Structures of dimeric SARS-CoV-2Mpro and its α-ketoamide inhibitor
13b. (A) Protomers A and B are shown as orange and blue ribbons,
respectively. The inhibitor and catalytic residues in protomer A are shown as purple
and green sticks, respectively. (B) The most electrophilic center of 13b
is highlighted with a black arrow.
Empirical Valence Bond Simulations
In the EVB simulations, the reacting atoms are defined as region I atoms, while the rest
of the protein atoms (up to a user-defined radius) are defined as region II. In some of
our EVB simulations in which a few atoms of the inhibitor were included in region I, the
geometric center of the inhibitor was considered as the center of the simulation system.
On the contrary, in the simulations in which the atoms of the inhibitor were not part of
region I, the geometric center of all of the protein atoms included in region I was used
as the center. The protein–inhibitor system was immersed in a 22 Å sphere of
water molecules. The water molecules at the boundary of the solvent sphere were subject to
polarization and radial restraints by using the surface-constrained all-atom solvent
(SCAAS) model. This simulation sphere was further surrounded by a 2 Å spherical shell
of Langevin dipoles and then a bulk continuum.
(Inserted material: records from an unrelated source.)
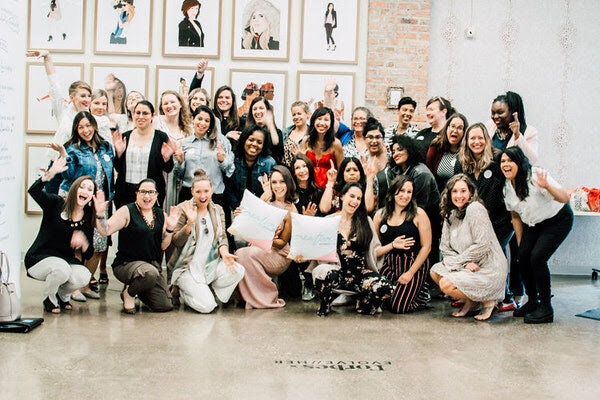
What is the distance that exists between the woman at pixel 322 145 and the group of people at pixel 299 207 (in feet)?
0.03

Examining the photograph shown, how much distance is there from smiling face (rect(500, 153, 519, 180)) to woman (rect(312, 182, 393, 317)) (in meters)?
1.18

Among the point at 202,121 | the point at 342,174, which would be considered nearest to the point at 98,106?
the point at 202,121

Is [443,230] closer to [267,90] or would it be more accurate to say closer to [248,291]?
[248,291]

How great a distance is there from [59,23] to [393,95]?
397 centimetres

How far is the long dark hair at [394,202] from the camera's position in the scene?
5875 millimetres

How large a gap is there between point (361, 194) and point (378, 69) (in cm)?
280

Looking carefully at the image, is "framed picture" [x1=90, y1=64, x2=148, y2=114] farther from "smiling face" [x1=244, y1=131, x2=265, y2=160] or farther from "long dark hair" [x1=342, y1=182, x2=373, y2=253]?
"long dark hair" [x1=342, y1=182, x2=373, y2=253]

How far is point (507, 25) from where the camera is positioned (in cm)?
831

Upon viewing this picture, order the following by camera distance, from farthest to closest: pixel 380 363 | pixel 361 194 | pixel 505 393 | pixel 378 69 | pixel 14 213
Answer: pixel 378 69
pixel 361 194
pixel 14 213
pixel 380 363
pixel 505 393

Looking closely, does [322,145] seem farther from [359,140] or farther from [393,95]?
[393,95]

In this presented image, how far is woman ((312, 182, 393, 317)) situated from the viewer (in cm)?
563

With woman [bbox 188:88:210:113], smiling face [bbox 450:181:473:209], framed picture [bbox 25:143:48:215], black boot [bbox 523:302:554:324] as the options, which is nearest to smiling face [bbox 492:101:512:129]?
smiling face [bbox 450:181:473:209]

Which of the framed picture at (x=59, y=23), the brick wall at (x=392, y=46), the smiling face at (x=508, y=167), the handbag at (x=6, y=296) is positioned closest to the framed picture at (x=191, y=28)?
the framed picture at (x=59, y=23)

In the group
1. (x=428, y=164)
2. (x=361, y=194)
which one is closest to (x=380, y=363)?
(x=361, y=194)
The long-range electrostatic effect was
treated using the local reaction field (LRF) method.[33] All protein
atoms beyond the 22 Å sphere were fixed at their initial coordinate positions as in
the crystal structure. The electrostatic interaction from outside of the sphere was not
included in the energy calculations. The partial charges of all region I atoms were
calculated at the B3LYP/6-31+G** level of theory using Gaussian 09, and the partial
charges and all other EVB parameters are provided in the Supporting Information.Before the free energy surface (FES) was calculated using the EVB approach, the
simulation system was equilibrated thoroughly. The temperature of the simulation system
was increased slowly from 1 to 300 K in increments of 40 K (except from 280 to 300 K,
where the increment was 20 K) for a total simulation time of 200 ps. During heating, the
EVB region I atoms were constrained at 50 kcal/mol energy. This constraint was then
released in six steps to 0.3 kcal/mol in an additional 100 ps. Finally, three different
starting geometries were generated from an equilibration simulation of 300 ps. It is worth
mentioning that the equilibration of a system is considerably fast with spherical boundary
conditions. Additionally, we observed minimal fluctuation of the root-mean-square
deviation (RMSD) of the positions of the heavy atoms in region II during the last 300 ps
equilibrium simulations. In the EVB approach, the free energy surface is calculated using
the free energy perturbation/umbrella sampling (FEP/US) method, and for that, we ran
simulations of 51 frames with each frame simulated for 10 ps. For each reaction, the
simulations of the reference reaction (a reaction in water without any protein atoms from
region II) were also performed to obtain the necessary EVB parameters (gas phase shift and
coupling constants). The definition of these parameters can be found in the Supporting Information. The reported energies in this work were obtained
from the averaging of three independent EVB simulations.
PDLD/S-LRA/β Simulations
The simulation setup for the noncovalent binding energy was the same as that for the EVB
simulations, except in the PDLD/S-LRA/β simulations, the whole inhibitor was
included in region I and all atoms (including atoms in region I) in the simulation were
represented with the ENZYMIX force field. Five different simulations (starting with
different initial structures) were performed for each noncovalent binding free energy
calculation. The presented results were averages of those simulation results. In every
PDLD/S-LRA/β simulation, the linear response approximation (LRA) calculation was
performed on 10 different protein configurations. A brief description of the PDLD/S-LRA/
β method can be found in the Supporting Information.
Results and Discussion
A generic binding process for a covalent inhibitor can be described formally as a two-step
process, where the first step is formation of a noncovalent protein–inhibitor complex
and the second step is the chemical reaction that forms a covalent protein–inhibitor
complex (see Figure ). As we can see from Figure , the chemical reaction can consist of multiple
steps. Thus, the absolute binding free energy of a covalent complex can be a combination of
many free energy terms. To compare the calculated covalent binding free energies with the
corresponding experimental results, we need reliable calculations of each of those steps. In
the following sections, we will discuss the calculations of the free energy changes for
different steps, and finally, we will compare our calculated results with experimental
results of inhibitor 13b.
Figure 3
General free energy profile that explains the formation of a covalent protein
(P)–inhibitor (I) complex. P···I, [P---I]‡, and
P---I denote the noncovalent, activated complex(es) during chemical reaction(s) and the
covalent binding state, respectively. ΔGnoncov,
ΔGchem , and ΔGcov
represent the noncovalent (P···I) binding energy, reaction free energy,
and total covalent (P---I) binding free energy, respectively.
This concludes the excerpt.